→ **WORK TASK**
In the records below, take the line with "5. Беларусь Из-за" and all lines after it, and copy them exactly, pictures excluded.

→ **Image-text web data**

----

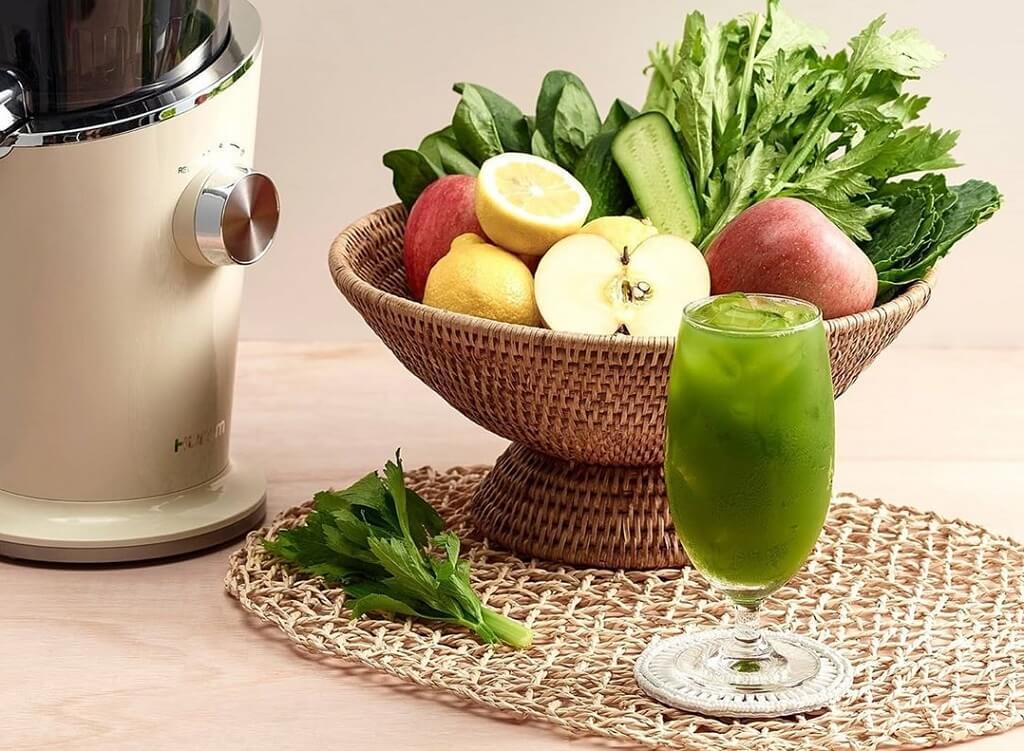Зеленый сок с лимоном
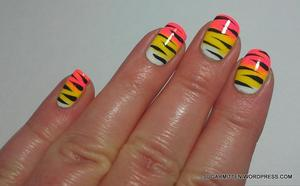 http://sugarmitten.wordpress.com/2012/04/12/gradient-zebra-print-tutorial/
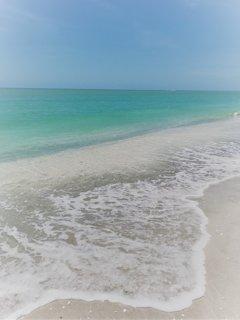 CASA ALTA ON THE BEACH - 28 days min rental period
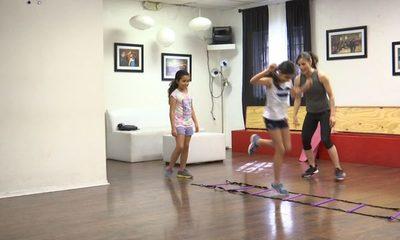 Recomiendan bailes, juegos, circuitos, actividad física en cuarentena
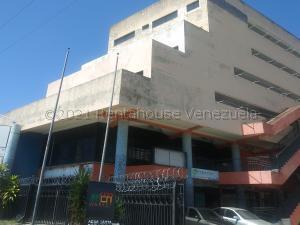 Apartamento En Alquileren Municipio Naguanagua, Casco Central, Venezuela, VE RAH: 21-15260
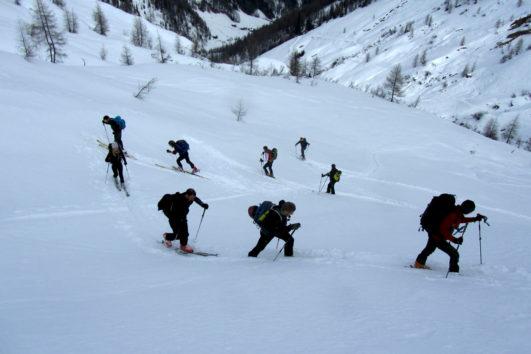 Inversioni in salita durante una gita di sci alpinismo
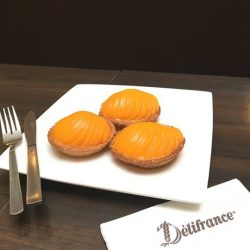 [Delifrance Singapore] Sweet steal for Peach Tart lovers - Get 3 Peach Tarts at $10.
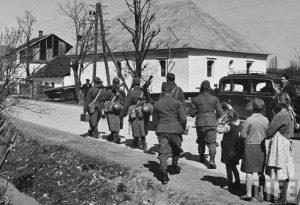Угорські вояки в с. Середнє, 1939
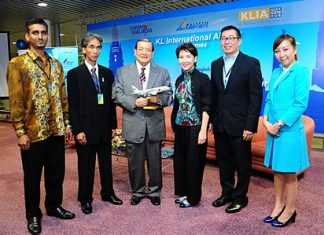 (L to R) S. Vereen, Airport Operation Committee KLIA; Ishak Ismail, Director of Tourism Malaysia (ASEAN); Yang Berbahagia Dato'Azmi Murad, Senior General Manager Operations, Malaysia Airports; M.L. Nandhika Varavarn, Vice President Corporate Communications, Bangkok Airways; and Wiboon Nimitrwanich, Director of the Tourism Authority of Thailand, Malaysia Office.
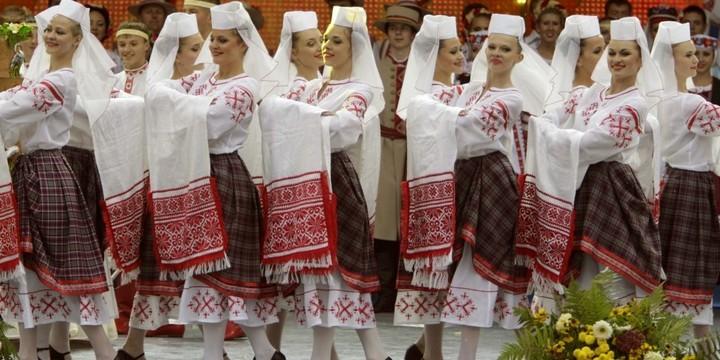 5. Беларусь Из-за малого количества проживающих в Беларуси мужчин, эта страна полна сексуальных и од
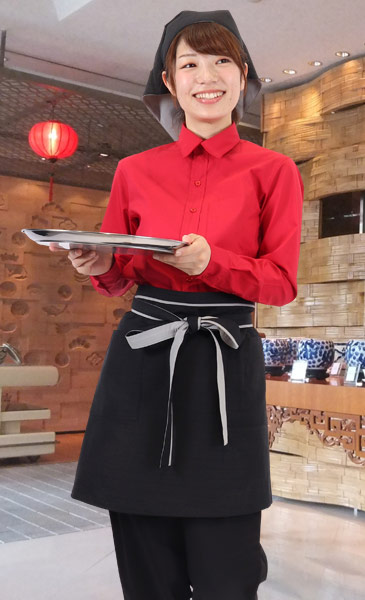 赤シャツが映える中華風スタイル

----

→ **RESULT OF THIS EXERCISE**
 5. Беларусь Из-за малого количества проживающих в Беларуси мужчин, эта страна полна сексуальных и од
 赤シャツが映える中華風スタイル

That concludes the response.